Most children attend state (public) schools where the education is free (taxpayer-funded). These have three tiers: for ages 7-10 ("primary schools") a single teacher teaches most subjects, for ages 11-14 ("progymnasiums") there are separate teachers for each subject but still no choice on what to learn (save for religious education and 2nd foreign language), while at ages 15-18 ("gymnasiums") students have a limited choice of their lectures. While there are prestigious gymnasiums, at the earlier tiers most pupils are enrolled at schools closest to their homes as the quality varies little.

The official language is Lithuanian but there are minority-oriented public schools that use their languages for instruction. The network of Russian schools covers the main cities while the Polish schools are concentrated in the southeast.

Private schools tend to be expensive (by Lithuanian standards) and not very popular. Few schools cover the entire school life with private schooling more popular for younger kids. For English medium-of-instruction education, however, "private" is the only option and largely limited to Vilnius.

There are also a few Roman Catholic schools in the cities.

Pre-school education (kindergartens) is not compulsory. With more women than ever working (the female share of the workforce is larger in Lithuania than in every single Western society), there is a shortage of public kindergartens in the main cities. It is common to write your child into a queue immediately at birth. Akin to schools the private kindergartens are expensive although the shortages make them somewhat popular. Some families rely on (great) grandparents to rear their toddlers instead of kindergartens.

Lithuania has a wide range of paid informal education, most of it in the Lithuanian language. Lithuanian basketball academies are especially famous.

Universities and colleges

In Lithuania, most young people attend public universities of which there are many. Vilnius University is the oldest and the most prestigious but some others successfully compete at specific fields (Mykolas Romeris University in social sciences, the Kaunas University of Technology in technological sciences, Lithuanian University of Health Sciences in medical sciences). Public university tuition is state-subsidized for Lithuanian citizens; to many better local students the education there is free.

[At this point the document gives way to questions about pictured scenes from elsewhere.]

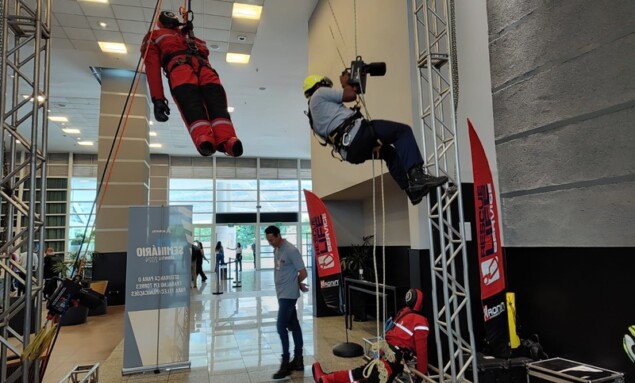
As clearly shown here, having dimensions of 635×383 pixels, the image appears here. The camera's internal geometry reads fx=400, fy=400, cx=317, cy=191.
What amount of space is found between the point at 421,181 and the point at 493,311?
50.4 inches

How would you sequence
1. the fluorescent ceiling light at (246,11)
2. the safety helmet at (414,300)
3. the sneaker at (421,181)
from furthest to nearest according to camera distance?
A: the fluorescent ceiling light at (246,11) → the safety helmet at (414,300) → the sneaker at (421,181)

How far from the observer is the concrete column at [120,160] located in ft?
29.2

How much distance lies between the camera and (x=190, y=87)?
2.88m

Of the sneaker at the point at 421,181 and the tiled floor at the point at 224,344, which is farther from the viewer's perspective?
the tiled floor at the point at 224,344

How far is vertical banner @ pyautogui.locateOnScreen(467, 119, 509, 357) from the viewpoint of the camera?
3127mm

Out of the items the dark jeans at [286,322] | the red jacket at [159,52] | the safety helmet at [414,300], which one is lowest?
the dark jeans at [286,322]

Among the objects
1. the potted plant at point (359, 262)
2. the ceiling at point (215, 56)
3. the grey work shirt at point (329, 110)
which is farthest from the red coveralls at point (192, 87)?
the potted plant at point (359, 262)

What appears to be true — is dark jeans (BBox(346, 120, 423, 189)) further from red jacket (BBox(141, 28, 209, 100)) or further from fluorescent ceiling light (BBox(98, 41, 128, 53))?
fluorescent ceiling light (BBox(98, 41, 128, 53))

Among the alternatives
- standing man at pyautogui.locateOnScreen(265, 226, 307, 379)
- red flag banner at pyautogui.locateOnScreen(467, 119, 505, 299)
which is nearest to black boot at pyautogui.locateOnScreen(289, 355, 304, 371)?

Yet other public universities are however widely known to be "second-choice" and some politicians doubt their need. The few private universities (limited to social sciences) are somewhat infamous for being a choice of "rich-yet-incapable" as they accept nearly everyone whoever pays a large tuition. Even the largest tuitions are small by the US standards however with a 3000 USD annual fee considered expensive.

University education takes 4 years (Bachelor's degree), 6 years (Master's degree, the most sought-after) or 10 years (PhD). Some universities offer English medium-of-instruction studies and attract a sizeable foreign student population (up to 10% in Lithuanian University of Health Sciences).

Numbers of Lithuanian people with varying levels of education in different decades. In the 2000s the numbers of higher-educated people in Lithuania increased rapidly as it became the social norm for anybody of mediocre capabilities or above.

Alternatively, there are colleges with 3-year education and more practice-oriented studies - but they all are regarded as less prestigious.

Even less prestigious is the vocational education opted mainly by those seriously incapable of doing anything "more". However, even some of those people attempt to seek a Master's degree regardless (at some obscure humanity they dislike but were able to successfully apply to). The government would prefer to popularize vocational training as many of the less capable university graduates ends up in blue-collar jobs anyway.

Enrollment into Lithuanian universities and colleges is largely based on the annual Lithuanian National Exams (May-June) taken by those graduating gymnasiums that year. Each potential student may choose which of 14 subject exams to sit, while each study program has a pre-decided set of National Exam results taken into account when admitting. A student then drafts a National Application (one for all Lithuanian universities and most colleges), listing up to 20 study programs by priority. In July-August, he/she is automatically admitted to the highest-priority one where National Exams results have been enough. The National Exams are hyped as making-or-breaking a person as they decide both the career path and scholarships/tuition discounts. To prepare for National Exams many students hire tutors one or two years in advance. Foreign students may pay the full price and enroll into universities without sitting at National Exams.